Sunday, April 27, 2014
Soba Noodles with Broccoli and Chicken
This is a new recipe that we tried tonight. It is based on an old Cooking Light recipe for Soba Noodles with Broccoli and Chicken. We love having noodles and could use a healthier option. We love soba noodles and this is a dish that we can easily reduce the noodles while increasing the veggies and protein.
Ingredients (serves 3-4)
6 oz Soba noodles (buckwheat noodles), uncooked
1/4 cup Cooking sherry
4 tbsp Soy sauce
2 tbsp Rice vinegar
1 tsp Honey
2 tbsp Canola (or peanut) oil, divided
3/4 lbs Chicken breast, cut into thin slices
2 tsp Garlic, chopped (or cloves)
1 1/2 tsp Sesame oil
12 oz Mushrooms, stems removed, cut in half (or quartered if large)
3 cups Broccoli florets
2 Bell pepper strips, cut into thin strips (red and another color pepper)
1 tbsp Ginger, minced
1. Cook noodles according to package directions; drain.
2. Combine cooking sherry, soy sauce, rice vinegar and honey in a small bowl; set aside.
3. Heat 1 tbsp canola oil in a large nonstick skillet over medium-high heat.
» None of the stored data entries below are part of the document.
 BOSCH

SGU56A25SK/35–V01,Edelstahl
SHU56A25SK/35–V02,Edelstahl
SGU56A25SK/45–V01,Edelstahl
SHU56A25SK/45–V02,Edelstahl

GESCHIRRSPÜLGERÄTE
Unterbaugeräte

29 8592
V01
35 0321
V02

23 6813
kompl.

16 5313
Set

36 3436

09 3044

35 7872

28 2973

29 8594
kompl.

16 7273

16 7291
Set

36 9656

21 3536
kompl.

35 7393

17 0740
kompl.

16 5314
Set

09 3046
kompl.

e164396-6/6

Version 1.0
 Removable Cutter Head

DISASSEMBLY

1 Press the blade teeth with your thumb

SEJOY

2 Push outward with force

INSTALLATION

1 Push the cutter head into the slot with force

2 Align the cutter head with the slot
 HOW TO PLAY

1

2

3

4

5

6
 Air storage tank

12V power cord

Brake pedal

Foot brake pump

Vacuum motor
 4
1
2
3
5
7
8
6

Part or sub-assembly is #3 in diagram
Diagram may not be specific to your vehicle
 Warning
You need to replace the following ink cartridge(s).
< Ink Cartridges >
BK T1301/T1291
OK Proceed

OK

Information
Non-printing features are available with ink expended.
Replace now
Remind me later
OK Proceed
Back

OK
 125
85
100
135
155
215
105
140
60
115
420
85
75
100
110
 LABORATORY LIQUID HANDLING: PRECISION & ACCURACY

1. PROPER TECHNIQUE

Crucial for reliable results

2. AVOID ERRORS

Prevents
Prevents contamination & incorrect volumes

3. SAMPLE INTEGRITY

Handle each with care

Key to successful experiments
Add chicken and garlic, and then stir-fry 4-5 minutes or until done. Remove chicken from pan and keep warm under foil.
4. Heat remaining 1 tbsp vegetable oil and sesame oil in pan over medium-high heat. Add mushrooms, broccoli, peppers, and ginger. Stir-fry 4-5 minutes.
5. Return chicken to pan and stir in sherry mixture. Cook 1 minute or until thoroughly heated. Serve over cooked noodles.